#### Exercise:
Output each line exactly as written, from the first line of the records to the line bearing "Social Styles 40", inclusive, while leaving every picture out.

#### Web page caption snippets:
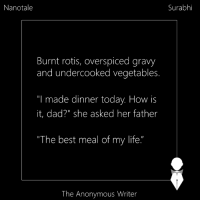 "Memes, Anonymous, and Anonymity: Surabhi  Nanotale  Burnt rotis, overspiced gravy  and undercooked vegetables.  ""I made dinner today. How is  it, dad?"" she asked her father  ""The best meal of my life""  The Anonymous Writer Nanotale 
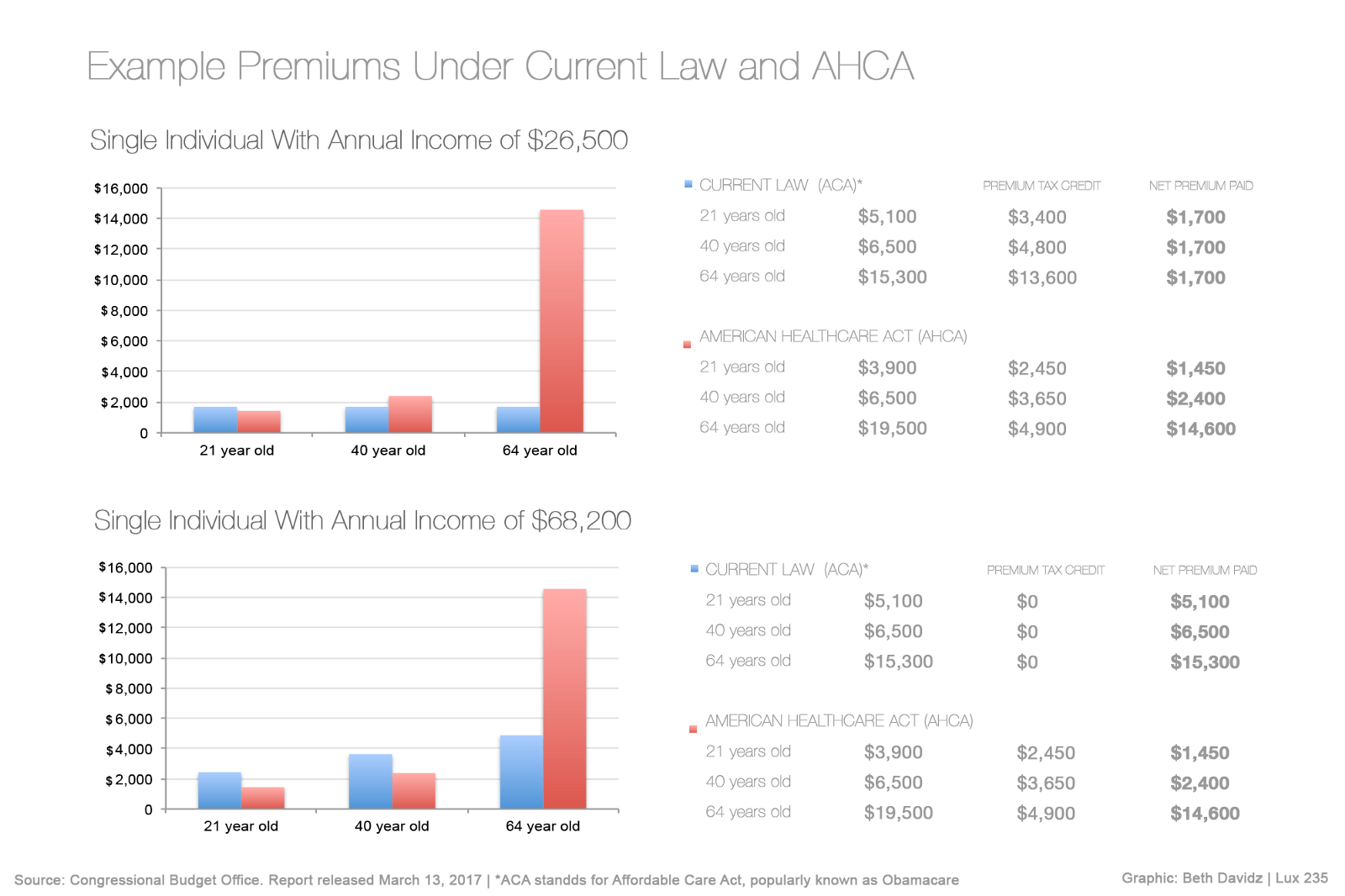 The Other Big Takeaway From The Report Is That In 2018 14 Million More People Would Be Uninsured Under The The New Law By 2026 24 Million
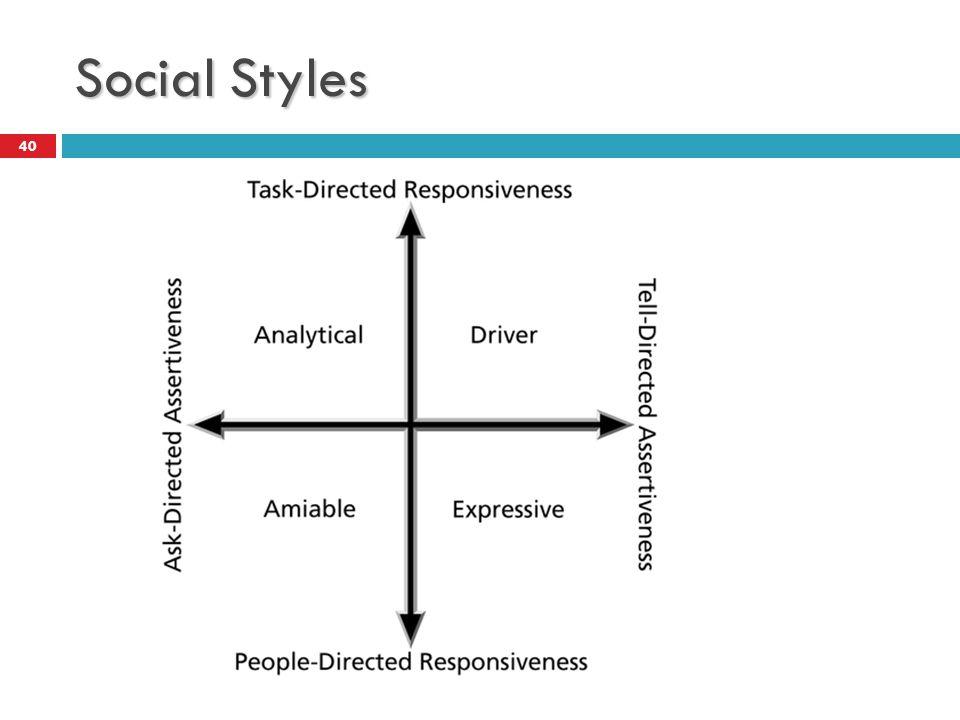 Social Styles 40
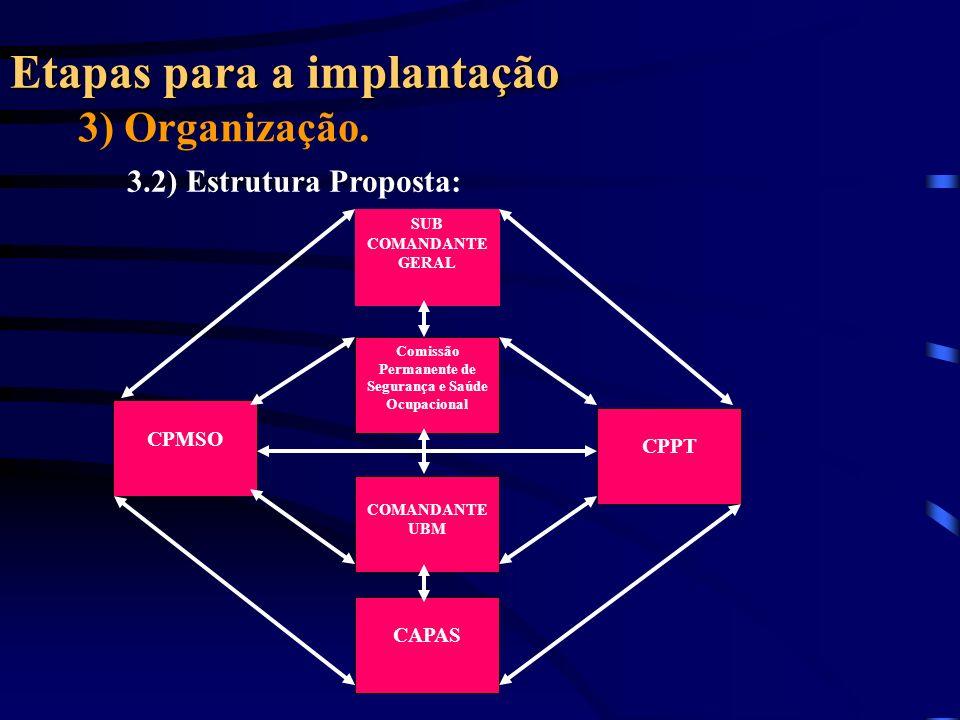 Etapas para a implantação 3) Organização. 3.2) Estrutura Proposta: SUB COMANDANTE GERAL Comissão Permanente de Segurança e Saúde Ocupacional COMANDANT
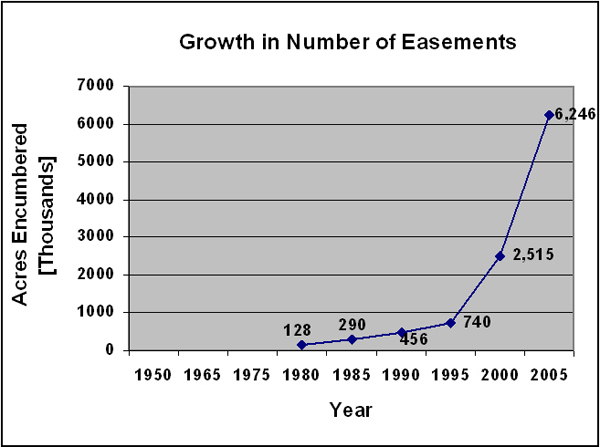 Growth in Number of Easements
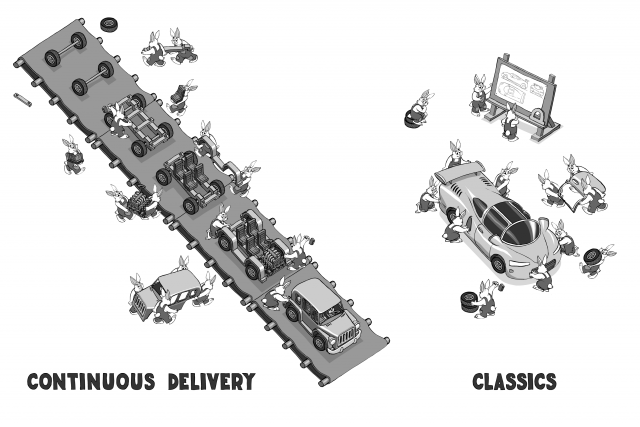 Continuous Delivery vs Classical Development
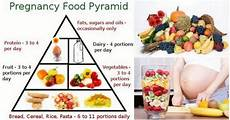 Food Chart For Lady In Tamil What A Good Pregnancy Diet Menu Provides Pregnancy Diets
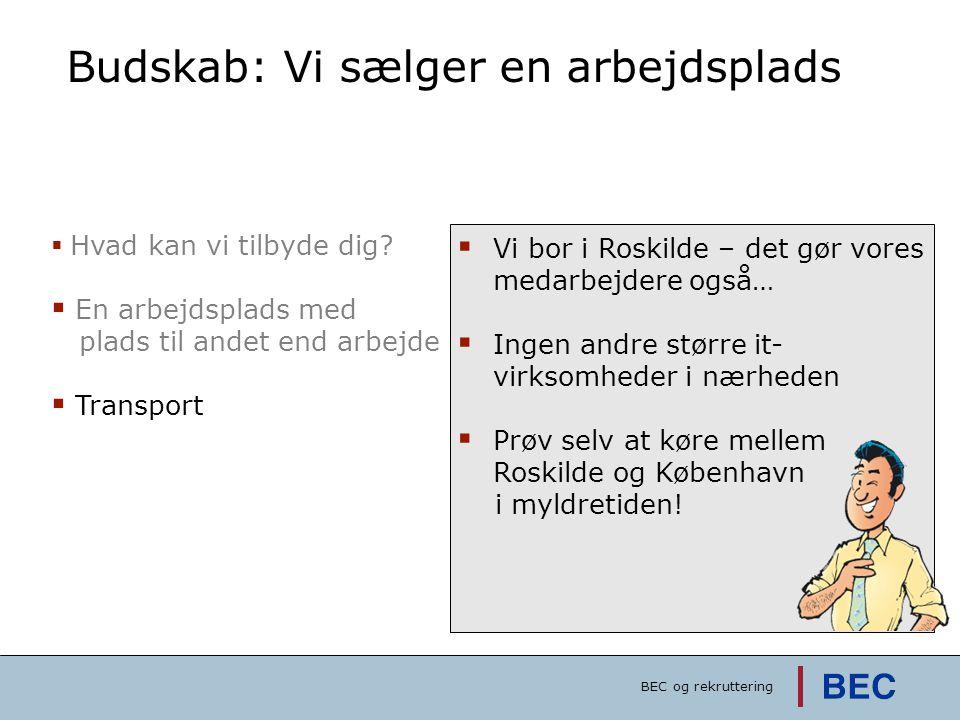Budskab: Vi sælger en arbejdsplads  Hvad kan vi tilbyde dig?  En arbejdsplads med plads til andet end arbejde  Transport  Vi bor i Roskilde – det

#### Output:
 "Memes, Anonymous, and Anonymity: Surabhi  Nanotale  Burnt rotis, overspiced gravy  and undercooked vegetables.  ""I made dinner today. How is  it, dad?"" she asked her father  ""The best meal of my life""  The Anonymous Writer Nanotale 
 The Other Big Takeaway From The Report Is That In 2018 14 Million More People Would Be Uninsured Under The The New Law By 2026 24 Million
 Social Styles 40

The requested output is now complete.